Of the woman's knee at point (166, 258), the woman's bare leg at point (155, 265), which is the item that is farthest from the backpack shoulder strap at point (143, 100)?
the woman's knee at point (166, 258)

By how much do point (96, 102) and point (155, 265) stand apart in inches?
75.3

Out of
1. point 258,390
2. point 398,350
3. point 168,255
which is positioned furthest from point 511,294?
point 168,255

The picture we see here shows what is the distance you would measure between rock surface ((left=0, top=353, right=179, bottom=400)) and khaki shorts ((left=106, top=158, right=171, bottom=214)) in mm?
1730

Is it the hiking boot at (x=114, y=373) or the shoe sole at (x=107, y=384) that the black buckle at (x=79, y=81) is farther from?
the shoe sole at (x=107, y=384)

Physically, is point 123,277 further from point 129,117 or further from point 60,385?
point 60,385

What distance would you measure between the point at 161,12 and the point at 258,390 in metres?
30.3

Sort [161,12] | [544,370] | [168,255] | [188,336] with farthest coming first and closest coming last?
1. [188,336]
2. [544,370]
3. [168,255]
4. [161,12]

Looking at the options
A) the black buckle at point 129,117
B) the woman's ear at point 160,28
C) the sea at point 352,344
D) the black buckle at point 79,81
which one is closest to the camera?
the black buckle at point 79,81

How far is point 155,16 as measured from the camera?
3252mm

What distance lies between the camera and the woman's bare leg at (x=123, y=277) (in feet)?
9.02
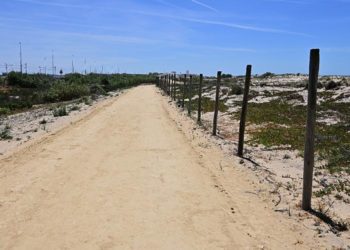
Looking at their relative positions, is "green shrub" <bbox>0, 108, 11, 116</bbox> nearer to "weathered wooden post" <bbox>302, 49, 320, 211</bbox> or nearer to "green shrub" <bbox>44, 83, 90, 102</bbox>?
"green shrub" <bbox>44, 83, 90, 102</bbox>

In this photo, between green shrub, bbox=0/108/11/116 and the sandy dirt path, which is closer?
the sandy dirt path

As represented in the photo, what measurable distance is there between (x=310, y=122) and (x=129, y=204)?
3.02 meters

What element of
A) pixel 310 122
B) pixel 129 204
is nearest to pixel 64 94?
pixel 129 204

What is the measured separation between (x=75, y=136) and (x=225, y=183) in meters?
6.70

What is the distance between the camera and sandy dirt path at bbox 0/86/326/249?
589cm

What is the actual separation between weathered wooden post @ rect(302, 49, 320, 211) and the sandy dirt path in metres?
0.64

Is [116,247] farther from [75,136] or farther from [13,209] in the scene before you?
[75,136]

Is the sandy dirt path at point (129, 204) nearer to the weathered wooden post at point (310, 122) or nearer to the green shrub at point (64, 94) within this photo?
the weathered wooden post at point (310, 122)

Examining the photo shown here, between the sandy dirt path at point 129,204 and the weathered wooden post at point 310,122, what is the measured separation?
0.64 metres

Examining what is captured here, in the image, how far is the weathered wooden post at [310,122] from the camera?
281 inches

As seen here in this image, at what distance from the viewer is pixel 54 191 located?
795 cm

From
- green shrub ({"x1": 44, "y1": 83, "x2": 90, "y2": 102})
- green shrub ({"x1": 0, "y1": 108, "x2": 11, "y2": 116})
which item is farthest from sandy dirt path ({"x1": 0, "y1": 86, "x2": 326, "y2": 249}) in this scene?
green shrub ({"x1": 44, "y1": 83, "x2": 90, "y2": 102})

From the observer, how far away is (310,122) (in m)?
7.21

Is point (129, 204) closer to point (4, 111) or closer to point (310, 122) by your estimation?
+++
Return, verbatim, every line of the rows from the line containing "Is [116,247] farther" through the final line of the rows, with both of those lines included.

§ **Output of the exercise**
Is [116,247] farther from [75,136] or farther from [13,209] in the scene before you?
[75,136]

Is the sandy dirt path at point (129, 204) nearer to the weathered wooden post at point (310, 122) or nearer to the green shrub at point (64, 94) within this photo?
the weathered wooden post at point (310, 122)

Examining the photo shown here, between the sandy dirt path at point 129,204 and the weathered wooden post at point 310,122, what is the measured separation?
0.64 metres

Examining what is captured here, in the image, how far is the weathered wooden post at [310,122] from the camera?
281 inches

As seen here in this image, at what distance from the viewer is pixel 54 191 located?
795 cm

From
- green shrub ({"x1": 44, "y1": 83, "x2": 90, "y2": 102})
- green shrub ({"x1": 0, "y1": 108, "x2": 11, "y2": 116})
which item is farthest from sandy dirt path ({"x1": 0, "y1": 86, "x2": 326, "y2": 249}) in this scene?
green shrub ({"x1": 44, "y1": 83, "x2": 90, "y2": 102})

From the observer, how far away is (310,122) (in m)?
7.21

Is point (129, 204) closer to point (4, 111) or closer to point (310, 122) by your estimation?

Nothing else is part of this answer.